A year after Sandy Hook, it's actually easier to get a gun in some states.

AS THE second World Trade Center fell at 10:28 a.m. on Sept. 11, 2001, so, too, did the old world order. Almost immediately, a new order arose in its place, in the form of the war on terror, a domestic infrastructure called homeland security, a new kind of military engagement with volatile new enemies, and a heightened surveillance culture in which notions of privacy have also been turned upside down.

At least initially, few doubted such actions were necessary to curb terrorism, and even doubters felt the trade-off between, say, civil liberties and government scrutiny was a necessary price.

Soon after the massacre of 20 children and six adult staff at Sandy Hook Elementary School in Newtown, Conn., on Dec. 14, 2012, it seemed that the old world order - dominance by the NRA, which poured millions of dollars into Congress in exchange for a no-compromise position on reasonable gun restrictions, a culture that put a gun owner's rights above the right of innocent children to go to school without harm - might finally be turned on its head. Unlikely allegiances were made in Congress over gun legislation that finally seemed destined for success, primarily dealing with criminal-background checks for gun purchasers. State legislatures began their own actions for stricter laws.

But one year after the Newtown massacre, not only has Congress failed to pass any gun legislation, many states have passed laws that overall make carrying a gun easier than it was a year ago. The Law Center to Prevent Gun Violence says in the year since Newtown, while 11 states strengthened gun laws, 18 states weakened them.

To be sure, some states and localities have enacted tougher gun restrictions, including California, Connecticut and New York. But outliers have gone in the other direction - passing ludicrous and contemptible laws - such as a small town in Georgia that passed a law requiring heads of household to own a gun and ammunition, and Arkansas lawmakers who passed a law allowing guns in churches and college campuses.

Why is it that the threat to liberty posed by radicals on the other side of the world is so much more important to the threat posed by domestic radicals who insist on being allowed to carry as many guns as they want . . . and to allow those guns to land freely in the hands of those who shouldn't own them?

Yes, Adam Lanza used legally obtained guns - purchased by his mother - at Sandy Hook, but that's a technicality. The ready availability of such weapons, the lack of restrictions that might give someone pause before buying, the mythologizing of gun ownership as a fundamental human right, all combine to create a gun culture that is cumulatively more dangerous to our domestic safety than any foreign import.

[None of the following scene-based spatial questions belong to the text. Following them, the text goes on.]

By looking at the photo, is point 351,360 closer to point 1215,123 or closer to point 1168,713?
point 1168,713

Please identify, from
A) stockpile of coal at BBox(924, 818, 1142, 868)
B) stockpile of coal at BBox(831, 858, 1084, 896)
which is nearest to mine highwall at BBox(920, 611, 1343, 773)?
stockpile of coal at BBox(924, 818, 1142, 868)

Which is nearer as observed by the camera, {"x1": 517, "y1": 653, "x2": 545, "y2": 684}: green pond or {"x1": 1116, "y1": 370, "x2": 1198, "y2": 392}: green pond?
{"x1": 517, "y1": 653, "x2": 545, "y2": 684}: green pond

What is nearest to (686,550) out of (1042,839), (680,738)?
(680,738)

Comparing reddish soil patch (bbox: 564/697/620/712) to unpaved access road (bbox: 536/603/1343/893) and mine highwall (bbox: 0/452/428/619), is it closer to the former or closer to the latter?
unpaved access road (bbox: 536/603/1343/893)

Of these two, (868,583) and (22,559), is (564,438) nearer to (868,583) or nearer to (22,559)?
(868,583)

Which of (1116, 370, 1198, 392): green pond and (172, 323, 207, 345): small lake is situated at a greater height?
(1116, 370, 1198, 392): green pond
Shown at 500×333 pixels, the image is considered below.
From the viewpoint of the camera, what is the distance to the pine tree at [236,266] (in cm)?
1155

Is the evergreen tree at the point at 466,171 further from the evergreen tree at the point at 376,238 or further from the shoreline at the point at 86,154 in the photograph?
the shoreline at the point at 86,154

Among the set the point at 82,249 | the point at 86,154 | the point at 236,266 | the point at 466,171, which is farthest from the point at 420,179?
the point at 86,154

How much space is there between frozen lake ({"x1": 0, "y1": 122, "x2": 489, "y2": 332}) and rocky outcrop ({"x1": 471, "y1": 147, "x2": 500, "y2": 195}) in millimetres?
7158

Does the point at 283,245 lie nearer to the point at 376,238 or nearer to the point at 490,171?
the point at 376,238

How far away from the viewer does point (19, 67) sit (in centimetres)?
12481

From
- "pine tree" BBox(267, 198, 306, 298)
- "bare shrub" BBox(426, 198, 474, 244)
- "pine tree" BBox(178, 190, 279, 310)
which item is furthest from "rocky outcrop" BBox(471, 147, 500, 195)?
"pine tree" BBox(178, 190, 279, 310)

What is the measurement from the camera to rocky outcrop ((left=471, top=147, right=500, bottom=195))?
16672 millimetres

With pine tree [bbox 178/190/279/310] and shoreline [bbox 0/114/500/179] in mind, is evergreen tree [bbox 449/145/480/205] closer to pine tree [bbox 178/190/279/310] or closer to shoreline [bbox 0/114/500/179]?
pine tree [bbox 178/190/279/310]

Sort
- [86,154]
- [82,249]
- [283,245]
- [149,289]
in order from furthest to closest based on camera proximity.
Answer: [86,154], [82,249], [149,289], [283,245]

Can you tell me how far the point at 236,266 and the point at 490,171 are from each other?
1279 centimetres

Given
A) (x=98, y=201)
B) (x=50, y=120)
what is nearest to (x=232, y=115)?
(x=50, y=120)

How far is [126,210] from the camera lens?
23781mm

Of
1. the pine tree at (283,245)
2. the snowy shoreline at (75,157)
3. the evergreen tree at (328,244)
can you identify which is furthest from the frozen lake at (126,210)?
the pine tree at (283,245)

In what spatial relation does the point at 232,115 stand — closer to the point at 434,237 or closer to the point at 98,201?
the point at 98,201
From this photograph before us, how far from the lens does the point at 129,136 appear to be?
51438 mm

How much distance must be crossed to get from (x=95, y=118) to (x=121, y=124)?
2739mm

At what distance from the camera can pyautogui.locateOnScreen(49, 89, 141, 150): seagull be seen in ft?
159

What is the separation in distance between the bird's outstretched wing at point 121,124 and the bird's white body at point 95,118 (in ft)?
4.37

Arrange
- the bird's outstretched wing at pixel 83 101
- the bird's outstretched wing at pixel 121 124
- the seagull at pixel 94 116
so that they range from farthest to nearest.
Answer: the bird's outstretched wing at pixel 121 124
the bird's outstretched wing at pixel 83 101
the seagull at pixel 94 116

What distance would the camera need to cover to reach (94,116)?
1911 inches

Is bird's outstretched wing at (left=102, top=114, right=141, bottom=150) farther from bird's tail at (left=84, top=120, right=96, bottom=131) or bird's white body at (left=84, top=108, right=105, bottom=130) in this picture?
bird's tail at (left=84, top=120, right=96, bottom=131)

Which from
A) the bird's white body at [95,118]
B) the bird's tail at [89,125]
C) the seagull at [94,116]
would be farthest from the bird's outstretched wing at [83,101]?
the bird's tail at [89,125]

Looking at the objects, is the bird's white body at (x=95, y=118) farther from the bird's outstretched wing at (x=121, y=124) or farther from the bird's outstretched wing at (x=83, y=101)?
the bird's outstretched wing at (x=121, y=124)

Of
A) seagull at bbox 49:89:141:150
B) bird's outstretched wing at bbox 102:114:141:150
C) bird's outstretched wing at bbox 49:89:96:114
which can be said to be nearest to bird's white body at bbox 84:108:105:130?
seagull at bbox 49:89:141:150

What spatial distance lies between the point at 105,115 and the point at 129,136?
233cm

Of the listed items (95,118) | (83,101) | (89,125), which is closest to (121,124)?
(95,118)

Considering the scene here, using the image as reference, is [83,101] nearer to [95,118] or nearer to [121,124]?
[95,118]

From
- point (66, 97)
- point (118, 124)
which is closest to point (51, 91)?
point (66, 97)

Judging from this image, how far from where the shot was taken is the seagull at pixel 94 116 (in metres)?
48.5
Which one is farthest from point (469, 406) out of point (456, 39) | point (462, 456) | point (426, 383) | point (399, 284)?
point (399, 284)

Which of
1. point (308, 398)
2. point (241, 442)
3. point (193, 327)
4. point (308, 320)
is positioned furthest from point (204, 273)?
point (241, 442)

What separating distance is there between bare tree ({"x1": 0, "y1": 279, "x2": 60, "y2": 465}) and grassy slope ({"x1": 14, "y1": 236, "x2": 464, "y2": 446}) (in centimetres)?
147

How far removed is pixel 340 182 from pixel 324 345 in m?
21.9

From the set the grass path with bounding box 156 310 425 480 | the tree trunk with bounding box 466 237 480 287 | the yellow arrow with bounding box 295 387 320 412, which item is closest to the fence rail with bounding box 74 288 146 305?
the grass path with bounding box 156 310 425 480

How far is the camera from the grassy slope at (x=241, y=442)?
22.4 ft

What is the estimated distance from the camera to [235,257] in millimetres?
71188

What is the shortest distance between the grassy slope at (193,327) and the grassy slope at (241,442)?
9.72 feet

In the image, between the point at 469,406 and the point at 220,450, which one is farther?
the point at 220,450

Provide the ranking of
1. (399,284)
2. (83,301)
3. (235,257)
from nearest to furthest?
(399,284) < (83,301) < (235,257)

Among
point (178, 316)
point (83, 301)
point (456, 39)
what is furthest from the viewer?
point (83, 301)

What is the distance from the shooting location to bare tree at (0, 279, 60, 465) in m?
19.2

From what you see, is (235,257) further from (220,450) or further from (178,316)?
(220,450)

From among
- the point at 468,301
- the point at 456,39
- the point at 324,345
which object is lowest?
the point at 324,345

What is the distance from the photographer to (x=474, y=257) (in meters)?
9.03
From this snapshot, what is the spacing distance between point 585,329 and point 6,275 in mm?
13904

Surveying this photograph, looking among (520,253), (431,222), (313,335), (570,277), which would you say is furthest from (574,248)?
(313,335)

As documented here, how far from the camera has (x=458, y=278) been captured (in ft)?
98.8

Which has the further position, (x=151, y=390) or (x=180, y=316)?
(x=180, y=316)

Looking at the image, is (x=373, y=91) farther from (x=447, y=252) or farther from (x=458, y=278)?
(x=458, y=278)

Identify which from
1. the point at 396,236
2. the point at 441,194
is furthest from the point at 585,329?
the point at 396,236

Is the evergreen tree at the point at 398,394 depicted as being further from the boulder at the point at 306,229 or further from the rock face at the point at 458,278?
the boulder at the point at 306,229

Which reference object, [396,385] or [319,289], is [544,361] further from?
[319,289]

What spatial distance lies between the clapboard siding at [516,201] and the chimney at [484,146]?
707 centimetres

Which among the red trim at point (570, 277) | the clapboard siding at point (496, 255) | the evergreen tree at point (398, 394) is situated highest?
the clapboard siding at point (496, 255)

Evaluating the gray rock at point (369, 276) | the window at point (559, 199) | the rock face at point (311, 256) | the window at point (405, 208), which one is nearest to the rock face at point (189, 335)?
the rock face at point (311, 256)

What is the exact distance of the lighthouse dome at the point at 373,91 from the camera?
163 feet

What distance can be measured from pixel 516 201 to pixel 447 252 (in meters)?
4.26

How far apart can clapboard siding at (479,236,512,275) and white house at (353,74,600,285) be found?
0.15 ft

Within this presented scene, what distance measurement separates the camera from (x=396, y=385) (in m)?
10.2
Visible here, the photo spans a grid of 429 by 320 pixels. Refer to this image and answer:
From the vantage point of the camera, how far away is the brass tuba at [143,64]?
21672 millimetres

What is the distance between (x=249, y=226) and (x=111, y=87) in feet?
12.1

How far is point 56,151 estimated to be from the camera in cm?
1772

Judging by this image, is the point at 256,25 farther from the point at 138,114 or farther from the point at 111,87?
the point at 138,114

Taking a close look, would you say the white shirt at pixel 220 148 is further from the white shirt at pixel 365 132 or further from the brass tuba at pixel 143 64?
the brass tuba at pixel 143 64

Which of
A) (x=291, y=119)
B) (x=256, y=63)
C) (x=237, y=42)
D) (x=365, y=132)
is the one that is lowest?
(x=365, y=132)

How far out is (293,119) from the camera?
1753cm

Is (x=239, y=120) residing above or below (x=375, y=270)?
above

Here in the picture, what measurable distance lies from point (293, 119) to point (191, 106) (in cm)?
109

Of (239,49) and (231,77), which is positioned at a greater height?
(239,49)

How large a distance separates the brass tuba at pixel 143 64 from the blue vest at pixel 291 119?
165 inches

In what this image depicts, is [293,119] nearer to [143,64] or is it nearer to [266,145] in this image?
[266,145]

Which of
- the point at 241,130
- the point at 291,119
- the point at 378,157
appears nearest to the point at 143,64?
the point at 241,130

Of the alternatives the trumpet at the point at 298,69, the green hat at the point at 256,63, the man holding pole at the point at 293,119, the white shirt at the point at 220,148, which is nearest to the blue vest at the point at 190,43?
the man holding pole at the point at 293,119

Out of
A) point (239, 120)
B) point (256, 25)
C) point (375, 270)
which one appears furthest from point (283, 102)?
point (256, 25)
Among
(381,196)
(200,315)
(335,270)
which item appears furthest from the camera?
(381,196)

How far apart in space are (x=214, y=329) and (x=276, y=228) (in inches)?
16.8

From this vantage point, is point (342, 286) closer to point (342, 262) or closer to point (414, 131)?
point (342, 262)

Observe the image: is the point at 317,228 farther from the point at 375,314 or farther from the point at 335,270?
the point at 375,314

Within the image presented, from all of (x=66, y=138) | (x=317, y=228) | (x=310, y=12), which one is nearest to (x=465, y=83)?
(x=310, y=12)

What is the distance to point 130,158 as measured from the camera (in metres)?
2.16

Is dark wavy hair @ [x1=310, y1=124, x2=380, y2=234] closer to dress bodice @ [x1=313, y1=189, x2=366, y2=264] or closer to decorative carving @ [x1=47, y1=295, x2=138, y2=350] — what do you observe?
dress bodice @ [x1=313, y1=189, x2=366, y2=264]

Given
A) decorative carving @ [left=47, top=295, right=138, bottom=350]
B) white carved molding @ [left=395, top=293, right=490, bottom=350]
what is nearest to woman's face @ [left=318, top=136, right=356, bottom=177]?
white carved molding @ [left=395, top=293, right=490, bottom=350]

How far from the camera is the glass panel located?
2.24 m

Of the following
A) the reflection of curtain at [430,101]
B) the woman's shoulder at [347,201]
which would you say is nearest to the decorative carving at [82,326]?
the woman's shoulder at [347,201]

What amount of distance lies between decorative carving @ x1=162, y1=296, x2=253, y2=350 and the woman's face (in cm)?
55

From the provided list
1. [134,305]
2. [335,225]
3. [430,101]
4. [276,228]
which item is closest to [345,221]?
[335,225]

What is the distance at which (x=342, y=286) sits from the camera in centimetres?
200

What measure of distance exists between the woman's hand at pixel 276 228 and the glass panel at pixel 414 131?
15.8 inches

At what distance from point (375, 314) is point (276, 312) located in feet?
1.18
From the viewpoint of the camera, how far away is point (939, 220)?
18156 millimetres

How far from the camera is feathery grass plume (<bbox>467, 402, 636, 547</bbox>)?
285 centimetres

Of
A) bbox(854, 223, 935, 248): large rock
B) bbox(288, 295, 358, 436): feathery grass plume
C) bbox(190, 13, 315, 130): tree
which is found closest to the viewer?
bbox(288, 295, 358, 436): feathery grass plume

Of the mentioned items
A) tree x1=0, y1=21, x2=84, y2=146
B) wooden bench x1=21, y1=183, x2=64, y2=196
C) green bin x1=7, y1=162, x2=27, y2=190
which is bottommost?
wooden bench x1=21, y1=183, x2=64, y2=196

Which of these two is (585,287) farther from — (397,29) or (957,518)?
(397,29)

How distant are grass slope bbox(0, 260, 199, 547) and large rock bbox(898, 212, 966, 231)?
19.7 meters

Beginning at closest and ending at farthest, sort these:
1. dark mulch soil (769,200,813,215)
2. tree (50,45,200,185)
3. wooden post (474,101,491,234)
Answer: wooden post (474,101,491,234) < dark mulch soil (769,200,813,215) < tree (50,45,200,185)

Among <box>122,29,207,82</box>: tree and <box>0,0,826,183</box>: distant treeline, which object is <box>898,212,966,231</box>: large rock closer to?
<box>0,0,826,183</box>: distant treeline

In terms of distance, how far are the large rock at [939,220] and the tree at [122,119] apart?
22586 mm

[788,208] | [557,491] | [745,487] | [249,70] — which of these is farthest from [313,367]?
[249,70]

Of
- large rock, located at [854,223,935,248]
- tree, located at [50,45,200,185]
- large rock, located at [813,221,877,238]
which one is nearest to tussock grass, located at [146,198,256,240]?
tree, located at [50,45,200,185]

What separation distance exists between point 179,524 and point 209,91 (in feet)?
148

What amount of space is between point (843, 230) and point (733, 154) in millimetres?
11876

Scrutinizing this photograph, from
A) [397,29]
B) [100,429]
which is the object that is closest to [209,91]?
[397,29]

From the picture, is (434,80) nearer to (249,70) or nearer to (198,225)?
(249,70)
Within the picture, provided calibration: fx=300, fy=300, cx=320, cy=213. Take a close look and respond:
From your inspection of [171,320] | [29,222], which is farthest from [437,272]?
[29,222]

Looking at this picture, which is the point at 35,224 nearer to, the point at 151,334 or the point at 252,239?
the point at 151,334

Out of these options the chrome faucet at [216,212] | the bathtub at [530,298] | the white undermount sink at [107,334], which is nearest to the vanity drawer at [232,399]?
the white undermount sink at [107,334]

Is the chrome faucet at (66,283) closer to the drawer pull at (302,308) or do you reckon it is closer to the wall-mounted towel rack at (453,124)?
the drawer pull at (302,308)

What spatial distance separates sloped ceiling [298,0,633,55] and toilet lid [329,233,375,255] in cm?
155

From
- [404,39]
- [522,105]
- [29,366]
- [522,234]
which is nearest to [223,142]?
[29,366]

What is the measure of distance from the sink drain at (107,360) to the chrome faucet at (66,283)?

It is a culture of paranoia and delusion: delusion over the notion that the government is ready to actually confiscate everyone's gun, that commonsense limits and regulation disarm gun owners' rights, and that more guns mean more safety, not less.

Rational and logical arguments rarely play any part in discussion about guns. But rational and logical people must continue to fight for commonsense laws. And pray that yet another massacre doesn't take place before that happens.